The China-linked cybercrime group Silver Fox has been observed deploying a new backdoor malware, dubbed ABCDoor, through tax-themed phishing campaigns targeting organizations in India and Russia. According to a report from The Hacker News, the group sent emails mimicking correspondence from the Income Tax Department of India in December 2025, followed by a similar wave aimed at Russian entities. The malware provides persistent remote access to compromised systems, enabling data exfiltration and further payload delivery.

Technical Analysis

The ABCDoor malware, named for its use of the Advanced Encryption Standard (AES) for command-and-control (C2) communication and a custom binary protocol, functions as a full-featured backdoor. The phishing emails carried malicious attachments or links that, when opened, executed a loader that retrieved the main ABCDoor payload from a remote server. The malware establishes persistence via registry run keys or scheduled tasks, then communicates with its C2 infrastructure over HTTP or HTTPS using encrypted channels. The Hacker News report indicates the campaign employed social engineering tailored to each target region: Indian victims received emails referencing tax filings, while Russian targets received correspondence styled as official government notices. The technical specifics of the loader and C2 protocol were not fully detailed in the source material, but the malware is described as capable of file upload/download, command execution, and keylogging.

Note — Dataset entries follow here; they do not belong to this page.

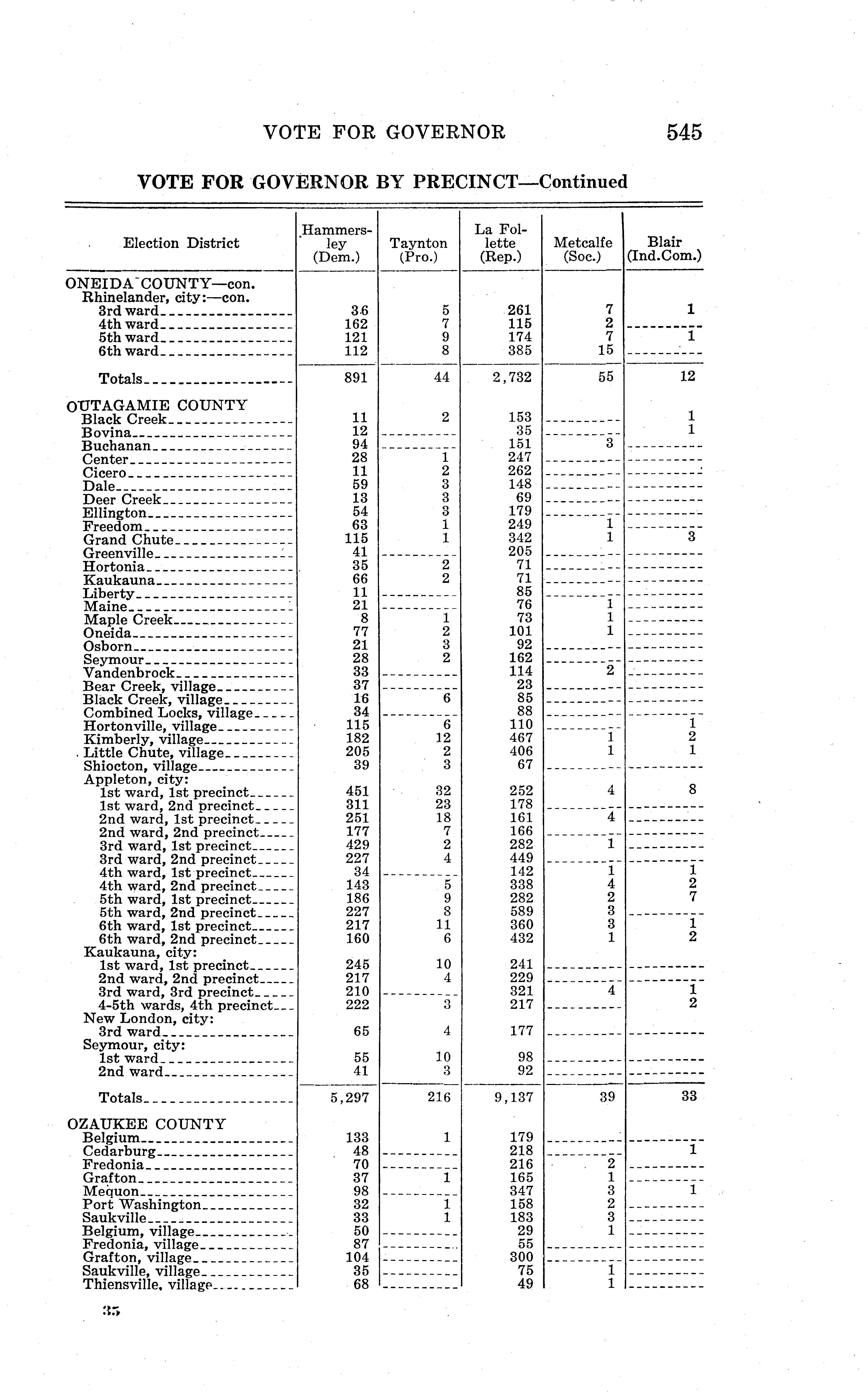 VOTE FOR GOVERNOR 545

VOTE FOR GOVERNOR BY PRECINCT—Continued

| Election District | Hammersley (Dem.) | Taynton (Pro.) | La Follette (Rep.) | Metcalfe (Soc.) | Blair (Ind.Com.) |
|---|---|---|---|---|---|
| ONEIDA COUNTY—con. | | | | | |
| Rhinelander, city:—con. | | | | | |
| 3rd ward | 36 | 5 | 261 | 7 | 1 |
| 4th ward | 162 | 7 | 115 | 2 | |
| 5th ward | 121 | 9 | 174 | 7 | 1 |
| 6th ward | 112 | 8 | 385 | 15 | |
| Totals | 891 | 44 | 2,732 | 55 | 12 |
| OUTAGAMIE COUNTY | | | | | |
| Black Creek | 11 | 2 | 153 | | 1 |
| Bovina | 12 | | 35 | | 1 |
| Buchanan | 94 | | 151 | 3 | |
| Center | 28 | 1 | 247 | | |
| Cicero | 11 | 2 | 262 | | |
| Dale | 59 | 3 | 148 | | |
| Deer Creek | 13 | 3 | 69 | | |
| Ellington | 54 | 3 | 179 | | |
| Freedom | 63 | 1 | 249 | 1 | |
| Grand Chute | 115 | 1 | 342 | 1 | 3 |
| Greenville | 41 | | 205 | | |
| Hortonia | 35 | 2 | 71 | | |
| Kaukauna | 66 | 2 | 71 | | |
| Liberty | 11 | | 85 | | |
| Maine | 21 | | 76 | 1 | |
| Maple Creek | 8 | 1 | 73 | 1 | |
| Oneida | 77 | 2 | 101 | 1 | |
| Osborn | 21 | 3 | 92 | | |
| Seymour | 28 | 2 | 162 | | |
| Vandenbrock | 33 | | 114 | 2 | |
| Bear Creek, village | 37 | | 23 | | |
| Black Creek, village | 16 | 6 | 85 | | |
| Combined Locks, village | 34 | | 88 | | |
| Hortonville, village | 115 | 6 | 110 | | 1 |
| Kimberly, village | 182 | 12 | 467 | 1 | 2 |
| Little Chute, village | 205 | 2 | 406 | 1 | 1 |
| Shiocton, village | 39 | 3 | 67 | | |
| Appleton, city: | | | | | |
| 1st ward, 1st precinct | 451 | 32 | 252 | 4 | 8 |
| 1st ward, 2nd precinct | 311 | 23 | 178 | | |
| 2nd ward, 1st precinct | 251 | 18 | 161 | 4 | |
| 2nd ward, 2nd precinct | 177 | 7 | 166 | | |
| 3rd ward, 1st precinct | 429 | 2 | 282 | 1 | |
| 3rd ward, 2nd precinct | 227 | 4 | 449 | | |
| 4th ward, 1st precinct | 34 | | 142 | 1 | 1 |
| 4th ward, 2nd precinct | 143 | 5 | 338 | 4 | 2 |
| 5th ward, 1st precinct | 186 | 9 | 282 | 2 | 7 |
| 5th ward, 2nd precinct | 227 | 8 | 589 | 3 | |
| 6th ward, 1st precinct | 217 | 11 | 360 | 3 | 1 |
| 6th ward, 2nd precinct | 160 | 6 | 432 | 1 | 2 |
| Kaukauna, city: | | | | | |
| 1st ward, 1st precinct | 245 | 10 | 241 | | |
| 2nd ward, 2nd precinct | 217 | 4 | 229 | | |
| 3rd ward, 3rd precinct | 210 | | 321 | 4 | 1 |
| 4-5th wards, 4th precinct | 222 | 3 | 217 | | 2 |
| New London, city: | | | | | |
| 3rd ward | 65 | 4 | 177 | | |
| Seymour, city: | | | | | |
| 1st ward | 55 | 10 | 98 | | |
| 2nd ward | 41 | 3 | 92 | | |
| Totals | 5,297 | 216 | 9,137 | 39 | 33 |
| OZAUKEE COUNTY | | | | | |
| Belgium | 133 | 1 | 179 | | |
| Cedarburg | 48 | | 218 | | 1 |
| Fredonia | 70 | | 216 | 2 | |
| Grafton | 37 | 1 | 165 | 1 | |
| Mequon | 98 | | 347 | 3 | 1 |
| Port Washington | 32 | 1 | 158 | 2 | |
| Saukville | 33 | 1 | 183 | 3 | |
| Belgium, village | 50 | | 29 | 1 | |
| Fredonia, village | 87 | | 55 | | |
| Grafton, village | 104 | | 300 | | |
| Saukville, village | 35 | | 75 | 1 | |
| Thiensville, village | 68 | | 49 | 1 | |

35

Mitigations & Recommendations

Organizations in India and Russia, particularly those in government and financial sectors, should review email security controls to block tax-themed phishing lures. Defenders should monitor for suspicious outbound connections to unknown IP addresses, especially those using encrypted HTTP traffic to domains mimicking government entities. Implementing endpoint detection and response (EDR) solutions that can flag registry persistence changes and scheduled task creation may help detect ABCDoor deployment. User awareness training focused on tax-related phishing is advised given the tailored social engineering.